Exercise prompt >> Reproduce these lines word for word, with nothing changed or left out.

Data listing >>

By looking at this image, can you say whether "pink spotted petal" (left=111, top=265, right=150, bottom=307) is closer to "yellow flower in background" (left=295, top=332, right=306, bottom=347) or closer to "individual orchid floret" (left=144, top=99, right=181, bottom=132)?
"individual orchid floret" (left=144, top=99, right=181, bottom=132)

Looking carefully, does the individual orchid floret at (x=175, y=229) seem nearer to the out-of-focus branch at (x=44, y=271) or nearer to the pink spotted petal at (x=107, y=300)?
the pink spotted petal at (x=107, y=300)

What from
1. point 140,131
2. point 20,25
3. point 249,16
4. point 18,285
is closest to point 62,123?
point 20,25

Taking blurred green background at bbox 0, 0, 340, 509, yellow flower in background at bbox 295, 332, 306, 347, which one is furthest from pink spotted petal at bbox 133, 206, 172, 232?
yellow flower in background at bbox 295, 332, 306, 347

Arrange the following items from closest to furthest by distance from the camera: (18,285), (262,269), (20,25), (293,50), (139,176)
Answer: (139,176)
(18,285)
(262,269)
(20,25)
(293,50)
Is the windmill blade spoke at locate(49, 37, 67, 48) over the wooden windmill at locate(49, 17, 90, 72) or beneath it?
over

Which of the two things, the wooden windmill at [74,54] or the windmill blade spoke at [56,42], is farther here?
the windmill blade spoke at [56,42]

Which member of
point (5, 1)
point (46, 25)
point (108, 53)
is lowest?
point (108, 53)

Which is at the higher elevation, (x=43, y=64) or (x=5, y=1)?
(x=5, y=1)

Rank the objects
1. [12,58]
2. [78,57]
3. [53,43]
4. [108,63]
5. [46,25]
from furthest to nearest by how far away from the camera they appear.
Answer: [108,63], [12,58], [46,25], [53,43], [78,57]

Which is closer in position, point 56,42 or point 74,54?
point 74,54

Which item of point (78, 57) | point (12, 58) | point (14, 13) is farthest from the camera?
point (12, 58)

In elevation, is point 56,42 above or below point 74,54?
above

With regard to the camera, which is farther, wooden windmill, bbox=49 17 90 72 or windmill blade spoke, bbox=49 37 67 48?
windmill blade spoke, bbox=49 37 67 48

Exercise output >>
By looking at this image, can you say whether "pink spotted petal" (left=111, top=265, right=150, bottom=307) is closer to "yellow flower in background" (left=295, top=332, right=306, bottom=347) or closer to "individual orchid floret" (left=144, top=99, right=181, bottom=132)?
"individual orchid floret" (left=144, top=99, right=181, bottom=132)

Looking carefully, does the individual orchid floret at (x=175, y=229) seem nearer to the out-of-focus branch at (x=44, y=271) or nearer to the pink spotted petal at (x=107, y=300)?
the pink spotted petal at (x=107, y=300)

What from
1. point 140,131
2. point 20,25
3. point 249,16
4. point 18,285
is closest to point 62,123?
point 20,25

Taking blurred green background at bbox 0, 0, 340, 509, yellow flower in background at bbox 295, 332, 306, 347, which one is furthest from pink spotted petal at bbox 133, 206, 172, 232?
yellow flower in background at bbox 295, 332, 306, 347

Arrange the following items from closest to furthest by distance from the camera: (18,285), (262,269), (20,25), (293,50), (139,176)
Answer: (139,176)
(18,285)
(262,269)
(20,25)
(293,50)
Is the windmill blade spoke at locate(49, 37, 67, 48) over the wooden windmill at locate(49, 17, 90, 72) or beneath it?
over

Which of the two things, the wooden windmill at [74,54] or the windmill blade spoke at [56,42], is farther here?
the windmill blade spoke at [56,42]

Which member of
point (5, 1)
point (46, 25)
point (108, 53)
is lowest?
point (108, 53)

Which is at the higher elevation, (x=43, y=64) or (x=5, y=1)?
(x=5, y=1)

Rank the objects
1. [12,58]
2. [78,57]
3. [53,43]
4. [108,63]
5. [46,25]
from furthest to nearest by how far away from the camera they appear.
Answer: [108,63], [12,58], [46,25], [53,43], [78,57]

Which is closer in position, point 56,42 or point 74,54?
point 74,54

Which item of point (78, 57) | point (12, 58) | point (14, 13) is farthest from the camera?
point (12, 58)

In elevation, is point 56,42 above or below point 74,54?
above

With regard to the camera, which is farther, wooden windmill, bbox=49 17 90 72 or windmill blade spoke, bbox=49 37 67 48?
windmill blade spoke, bbox=49 37 67 48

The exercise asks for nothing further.